Good morning, guys. First of all, thank you very much for some of the details with respect to Regency. It sort of helps us to tie up the thought process on it. You had outlined cost savings of $160 million to $225 million, but you did not sort of outline the commercial synergies. I was wondering how we could think about that. Is that a scenario where the backlog of opportunity grows for Regency? Or alternatively, is it a scenario where you spend less CapEx to achieve the same returns that you’re already looking for? I was wondering if you can sort of give us some color on how to think about that.
Shneur, this is Mackie.

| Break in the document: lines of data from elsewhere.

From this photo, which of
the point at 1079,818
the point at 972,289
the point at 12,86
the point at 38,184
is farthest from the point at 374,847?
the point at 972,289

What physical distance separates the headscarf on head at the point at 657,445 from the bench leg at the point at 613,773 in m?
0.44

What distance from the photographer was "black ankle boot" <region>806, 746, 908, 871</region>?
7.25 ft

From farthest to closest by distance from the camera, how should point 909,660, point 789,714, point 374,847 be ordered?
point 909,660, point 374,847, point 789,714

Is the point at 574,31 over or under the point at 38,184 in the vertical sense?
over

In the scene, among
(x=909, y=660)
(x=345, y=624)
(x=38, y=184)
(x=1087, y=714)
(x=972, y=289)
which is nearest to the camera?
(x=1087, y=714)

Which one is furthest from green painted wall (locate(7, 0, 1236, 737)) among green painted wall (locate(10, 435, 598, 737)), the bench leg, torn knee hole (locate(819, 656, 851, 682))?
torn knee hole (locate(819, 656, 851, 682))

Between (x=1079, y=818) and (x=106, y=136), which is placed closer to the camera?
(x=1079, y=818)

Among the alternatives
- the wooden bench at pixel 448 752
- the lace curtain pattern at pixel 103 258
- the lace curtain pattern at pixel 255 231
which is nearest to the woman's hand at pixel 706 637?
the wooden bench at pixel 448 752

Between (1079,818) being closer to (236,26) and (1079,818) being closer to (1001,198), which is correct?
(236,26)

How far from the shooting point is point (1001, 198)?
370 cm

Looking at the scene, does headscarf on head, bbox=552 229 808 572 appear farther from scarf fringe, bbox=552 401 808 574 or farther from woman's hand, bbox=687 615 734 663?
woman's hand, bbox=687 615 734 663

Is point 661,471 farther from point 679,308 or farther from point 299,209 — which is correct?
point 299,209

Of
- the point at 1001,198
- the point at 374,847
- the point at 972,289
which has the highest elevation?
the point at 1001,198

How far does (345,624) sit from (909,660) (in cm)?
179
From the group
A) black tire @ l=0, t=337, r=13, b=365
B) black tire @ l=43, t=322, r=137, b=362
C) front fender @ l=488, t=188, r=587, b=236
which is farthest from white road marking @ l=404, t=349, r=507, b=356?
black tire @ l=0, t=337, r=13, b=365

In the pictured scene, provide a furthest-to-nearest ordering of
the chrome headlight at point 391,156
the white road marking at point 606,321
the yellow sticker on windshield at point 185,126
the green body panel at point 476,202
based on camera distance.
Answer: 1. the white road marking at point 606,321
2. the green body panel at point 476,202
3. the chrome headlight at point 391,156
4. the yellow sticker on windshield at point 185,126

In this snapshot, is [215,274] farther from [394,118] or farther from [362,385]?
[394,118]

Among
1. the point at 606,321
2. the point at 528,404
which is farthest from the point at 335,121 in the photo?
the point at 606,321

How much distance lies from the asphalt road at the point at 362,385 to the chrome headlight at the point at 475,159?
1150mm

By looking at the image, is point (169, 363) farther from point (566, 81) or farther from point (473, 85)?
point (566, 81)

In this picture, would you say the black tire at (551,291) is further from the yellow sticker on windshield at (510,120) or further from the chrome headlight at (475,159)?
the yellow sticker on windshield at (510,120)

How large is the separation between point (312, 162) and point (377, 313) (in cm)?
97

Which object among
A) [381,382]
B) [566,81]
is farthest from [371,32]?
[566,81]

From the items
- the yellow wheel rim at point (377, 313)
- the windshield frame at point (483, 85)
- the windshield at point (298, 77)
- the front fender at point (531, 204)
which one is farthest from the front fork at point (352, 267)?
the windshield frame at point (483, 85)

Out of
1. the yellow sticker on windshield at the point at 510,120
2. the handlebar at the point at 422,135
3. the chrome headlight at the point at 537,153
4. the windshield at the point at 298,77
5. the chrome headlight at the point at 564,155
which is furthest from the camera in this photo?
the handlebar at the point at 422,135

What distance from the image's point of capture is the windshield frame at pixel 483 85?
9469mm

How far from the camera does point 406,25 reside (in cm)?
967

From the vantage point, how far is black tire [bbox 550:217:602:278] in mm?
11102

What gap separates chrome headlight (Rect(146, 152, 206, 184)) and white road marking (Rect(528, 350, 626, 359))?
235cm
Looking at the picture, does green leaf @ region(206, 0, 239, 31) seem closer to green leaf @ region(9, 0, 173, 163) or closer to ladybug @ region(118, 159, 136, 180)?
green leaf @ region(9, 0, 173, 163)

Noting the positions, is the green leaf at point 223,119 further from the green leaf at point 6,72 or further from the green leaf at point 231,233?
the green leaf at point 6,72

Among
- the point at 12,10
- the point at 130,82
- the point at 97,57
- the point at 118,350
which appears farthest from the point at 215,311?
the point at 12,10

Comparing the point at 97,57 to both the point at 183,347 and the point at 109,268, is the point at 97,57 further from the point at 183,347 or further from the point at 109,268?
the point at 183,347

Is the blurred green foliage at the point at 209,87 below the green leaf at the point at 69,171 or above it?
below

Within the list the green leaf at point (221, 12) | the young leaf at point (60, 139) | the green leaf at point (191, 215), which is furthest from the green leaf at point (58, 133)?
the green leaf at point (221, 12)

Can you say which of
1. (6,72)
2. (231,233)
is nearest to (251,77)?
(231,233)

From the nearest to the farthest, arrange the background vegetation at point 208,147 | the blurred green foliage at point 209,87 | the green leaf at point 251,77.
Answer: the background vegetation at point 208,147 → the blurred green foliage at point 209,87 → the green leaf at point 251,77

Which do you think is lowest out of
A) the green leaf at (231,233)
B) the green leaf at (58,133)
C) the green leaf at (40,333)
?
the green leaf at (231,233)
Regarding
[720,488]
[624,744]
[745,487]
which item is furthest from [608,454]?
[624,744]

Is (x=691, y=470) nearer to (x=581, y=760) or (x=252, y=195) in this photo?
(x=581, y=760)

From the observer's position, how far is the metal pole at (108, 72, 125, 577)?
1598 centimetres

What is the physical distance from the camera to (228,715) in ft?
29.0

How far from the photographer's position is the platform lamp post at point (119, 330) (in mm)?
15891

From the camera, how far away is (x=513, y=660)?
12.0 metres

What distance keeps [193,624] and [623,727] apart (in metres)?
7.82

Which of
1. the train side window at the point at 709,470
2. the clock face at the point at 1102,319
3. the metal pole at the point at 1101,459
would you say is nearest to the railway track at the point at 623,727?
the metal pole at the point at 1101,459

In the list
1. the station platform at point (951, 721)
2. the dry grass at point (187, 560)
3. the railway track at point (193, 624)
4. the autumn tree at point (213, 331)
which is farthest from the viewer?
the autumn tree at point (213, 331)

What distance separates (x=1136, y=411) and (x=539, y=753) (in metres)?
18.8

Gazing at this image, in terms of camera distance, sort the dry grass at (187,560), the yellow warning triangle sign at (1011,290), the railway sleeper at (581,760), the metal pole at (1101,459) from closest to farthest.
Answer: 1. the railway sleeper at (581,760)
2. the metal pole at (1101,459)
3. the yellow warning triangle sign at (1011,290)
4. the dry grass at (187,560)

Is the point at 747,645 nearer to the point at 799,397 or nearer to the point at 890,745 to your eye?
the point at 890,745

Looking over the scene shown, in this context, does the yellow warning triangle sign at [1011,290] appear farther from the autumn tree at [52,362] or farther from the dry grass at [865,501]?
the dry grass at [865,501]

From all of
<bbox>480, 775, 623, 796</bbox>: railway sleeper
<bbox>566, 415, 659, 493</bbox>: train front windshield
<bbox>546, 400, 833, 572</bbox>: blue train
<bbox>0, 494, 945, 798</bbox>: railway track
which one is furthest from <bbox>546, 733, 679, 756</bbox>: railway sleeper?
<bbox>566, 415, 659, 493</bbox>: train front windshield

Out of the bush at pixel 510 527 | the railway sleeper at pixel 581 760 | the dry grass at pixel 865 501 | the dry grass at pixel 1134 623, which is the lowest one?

Really a little bit of both and we are certainly early on in recognizing all of the entities that between our different partnerships. But if you look at certain aspects of it in East Texas the chance that we have and we can ship on is around, there is also planned delays and/or even some situations we may not have to build plants. You look in the Northeast which we see is a huge growth platform for ETP with the success that Regency had and with some activities that we hope to announce soon with our some significant synergies there on both cost savings, on the boarding, spending some capital but also securing the volumes that we are negotiating, the both parties are negotiating this time. So as we continue to integrate the access, as we continue to analyze what we own also at East Texas, I am sorry out to West Texas, will continue to recognize significant value in cost savings and then revenue growth throughout all those areas.
Great. Thank you for the color. And maybe as a follow-up. Could we talk about the Lake Charles project given the impact of the BG merger with Royal Dutch? And as part of that, can you also remind investors the relative stake that ETE versus ETP has in the project?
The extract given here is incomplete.